The Cancer Blog: Week 2

My Health

This blog within a blog will discuss cancer and all of my fears, hopes and expectations for a positive outcome—full and complete recovery. In addition, I plan to throw in some latest medical research. All cancer patients are interested, to some degree, in research and the latest medical findings; I am no exception. 

"Man performs and engenders so much more than he can
or should have to bear.  
That's how he finds that he can bear anything. " 
—William Faulkner

On Tuesday January 29th I had blood tests done; in addition, a nurse gave me a brief lecture on a procedure called an access port (sometimes called "Port-a Cath), which is the gateway for the chemotherapy treatments. I will have outpatient surgery next week to insert the access port; and the day after my chemo treatments begin, on February 12th.

The chemo drugs are oxaliplatin and fluorouracil, each which come with a long list of possible side effects—some of them serious and requiring a trip to the emergency ward. The side effects are chiefly a result of the way such drugs work; although the drugs today are better than in the past in targeting cancerous cells—essentially disrupting the replicating process—the drugs can't really distinguish between cancerous cells (abnormal) and healthy cells. A cell is a cell, each with DNA and RNA genetic codes. Both healthy and abnormal cells are killed with the expectation that newer healthy cells will eventually grow.

Such explains why common side effects include mouth sores, hair loss and sensitivity to cold and sunlight. I will have to be vigilant against extreme temperatures, avoiding both direct sunlight and cold, wearing sunblock to avoid sun exposure to my hands, face, neck and keep my mouth covered in winter against cold air. I will also have to avoid drinking cold drinks. Such is the price to pay, so to speak, in my battle against cancer. It's a personal war, and in many ways I am alone.

Perhaps in the future, researchers will find a way to target only cancerous cells and not touch normal healthy cells—and thus reducing the more serious side effects. So, for now I am accepting that such is the way chemo now works, imperfect but better than the alternative of doing nothing.

The first session will take longer, approximately five hours; subsequent sessions will be shorter. There is a complete protocol involved with cancer treatment; and I am very impressed with the high degree of professionalism of the medical team at the hospital. They are doing the best they can in making individuals feel comfortable in treating a disease that has the potential to debilitate and kill. Cancer is no respecter of persons; it is the true Egalitarian, a democrat dressed in black. A unwelcome guest.


  1. When countries fight wars against their enemies, innocent civilians get killed. When we fight a war against cancer cells, innocent healthy cells get killed.

    1. True; perhaps in the future both innocent civilians and healthy cells can be spared death.
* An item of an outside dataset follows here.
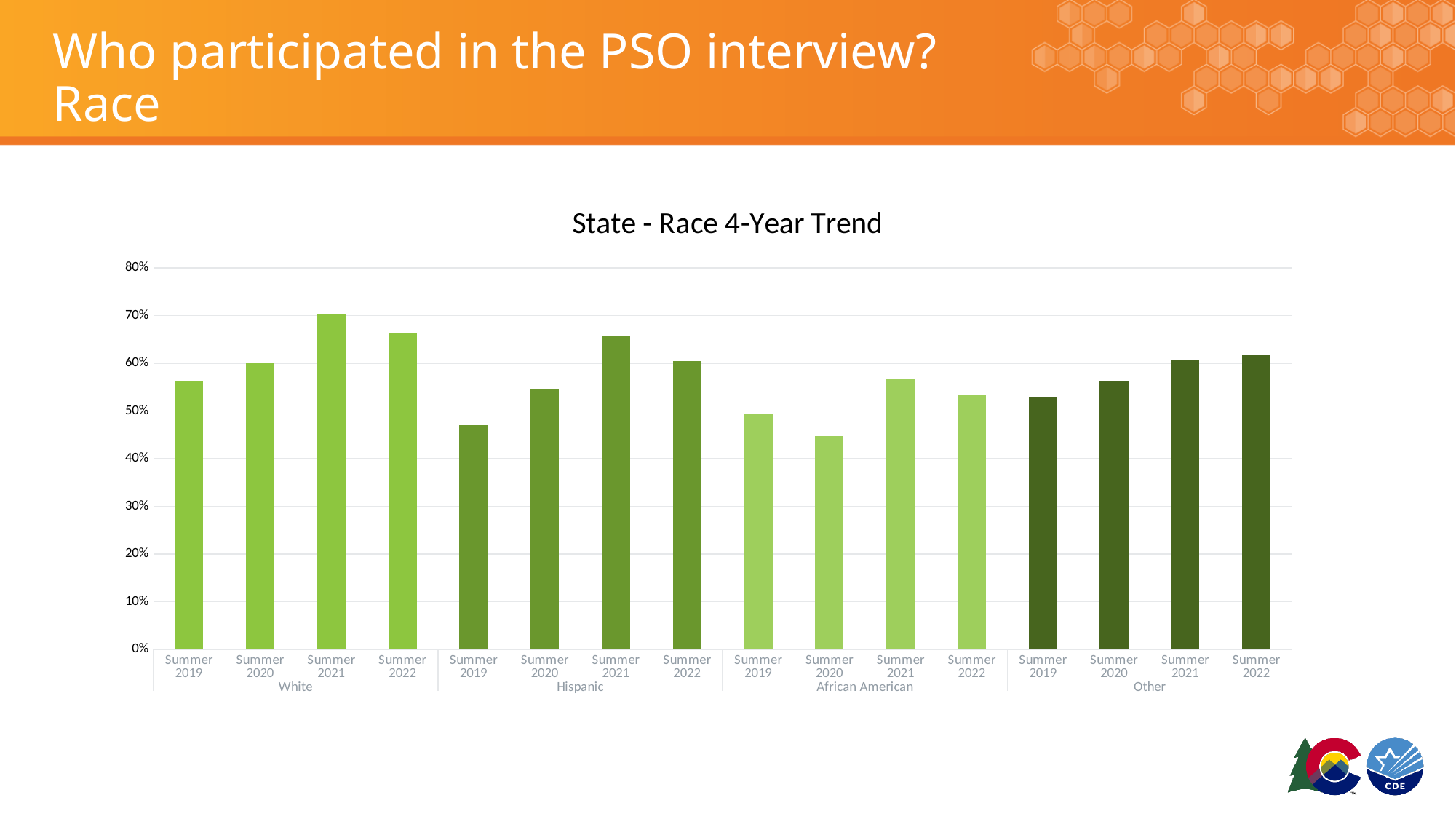
What kind of chart is shown on the slide? bar chart Is the value for African American in Summer 2020 greater or less than 50%? less Which bar is the highest in the chart? White, Summer 2021 What is the title of the chart? State - Race 4-Year Trend How many bars are plotted in the chart in total? 16 How many race groups are shown along the x axis of the chart? 4 Which is larger: the value for Hispanic in Summer 2021 or the value for African American in Summer 2021? Hispanic in Summer 2021 Is the value for White in Summer 2021 greater or less than 60%? greater Is the value for Hispanic in Summer 2019 greater or less than 50%? less Which bar is the lowest in the chart? African American, Summer 2020 Do the values for the Other group rise or fall from Summer 2019 to Summer 2022? rise Which is larger: the value for White in Summer 2021 or the value for Hispanic in Summer 2021? White in Summer 2021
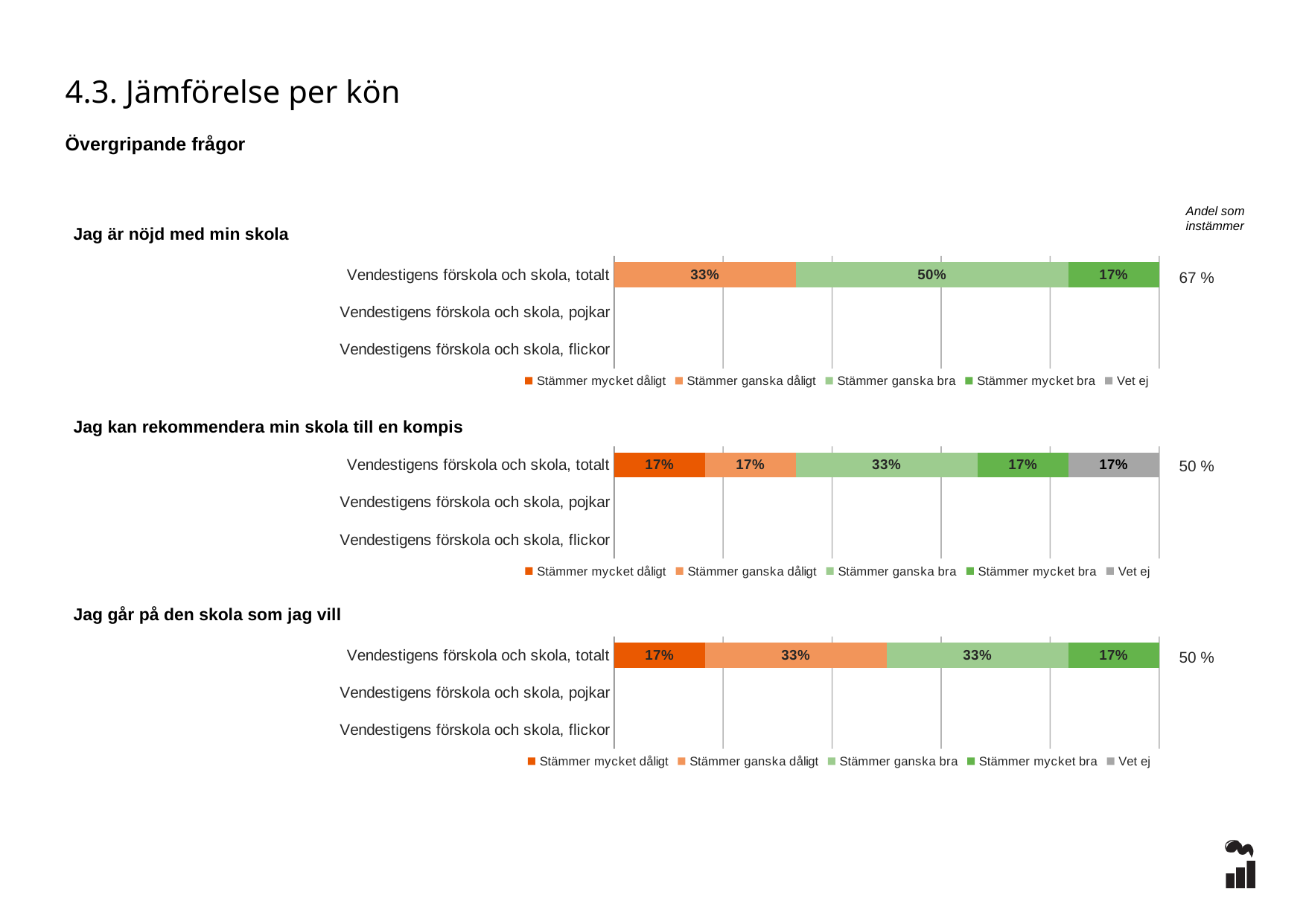
In the chart 'Jag kan rekommendera min skola till en kompis', what is the 'Andel som instämmer' value shown for 'Vendestigens förskola och skola, totalt'? 50 % In the chart 'Jag är nöjd med min skola', what percentage of 'Vendestigens förskola och skola, totalt' answered 'Stämmer ganska bra'? 50% In the chart 'Jag går på den skola som jag vill', what percentage of 'Vendestigens förskola och skola, totalt' answered 'Stämmer mycket dåligt'? 17% What kind of chart is used for 'Jag kan rekommendera min skola till en kompis'? Stacked bar chart How many series does the legend of the chart 'Jag är nöjd med min skola' list? 5 In the chart 'Jag är nöjd med min skola', what is the 'Andel som instämmer' value shown for 'Vendestigens förskola och skola, totalt'? 67 % In the chart 'Jag går på den skola som jag vill', what is the difference between the 'Stämmer ganska dåligt' share and the 'Stämmer mycket bra' share for 'Vendestigens förskola och skola, totalt'? 16% In the chart 'Jag är nöjd med min skola', which response category has the largest share for 'Vendestigens förskola och skola, totalt'? Stämmer ganska bra In the chart 'Jag kan rekommendera min skola till en kompis', what percentage of 'Vendestigens förskola och skola, totalt' answered 'Vet ej'? 17% In the chart 'Jag är nöjd med min skola', what percentage of 'Vendestigens förskola och skola, totalt' answered 'Stämmer ganska dåligt'? 33% In the chart 'Jag kan rekommendera min skola till en kompis', what percentage of 'Vendestigens förskola och skola, totalt' answered 'Stämmer ganska bra'? 33% How many categories are listed on the vertical axis of the chart 'Jag går på den skola som jag vill'? 3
  2. Perry – Thanks for explaining the process.We follow vicariously as you lead us into and through the relative unknown, setting for us an example of courage, dignity, and singleness.
    I imagine almost all of us know someone close who has fought this personal battle, or is in the midst of it. As you say, thankfully the ‘therapy’ has improved in many respects.
    As to any blog timeline silences along the way – your readers and friends expect absolutely no explanation or apology whatsoever.

    1. Thank you, Mark for your kind words of encouragement; you have read my thoughts; there will be times ahead when I will be silent.